In the heyday of Thuggee activity, travellers were typically part of a caravan group, so the term Thuggee typically referred to killing of a large number of people in a single operation. This aspect distinguishes Thuggee from similar concept of Dacoity, which means simple armed robbery.
Dacoity has similarities with the terms brigand and bandit from European and Latin American experience, but there appear to be no exact Western parallels for Thuggee. Perhaps the closest concepts would be the format of piracy, though this is solely maritime robbery (usually with murder), and the earlier, but similar, format of raids on coastal settlements by Viking seafarers. Some aspects, however, are reminiscent of the Mafia group of organisations.
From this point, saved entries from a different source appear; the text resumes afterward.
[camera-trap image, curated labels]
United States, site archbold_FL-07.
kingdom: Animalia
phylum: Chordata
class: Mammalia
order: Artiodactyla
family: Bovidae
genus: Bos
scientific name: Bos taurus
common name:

Between them, these classes of criminal activity illustrate some of the mystique that attached to the Thugs and the complex mixture of fear and dread of these murderous Alpha predators that was felt by the ordinary people who might well be their potential victims.
There is some question as to the extent of the religious dimension of Thuggee. Most contemporary sources described Thuggee as being a religious cult, but some modern sources feel it was merely a specialised form of organised crime or paramilitary activity, with no particular religious dimension beyond the normal piety of the villagers from whom its members were recruited.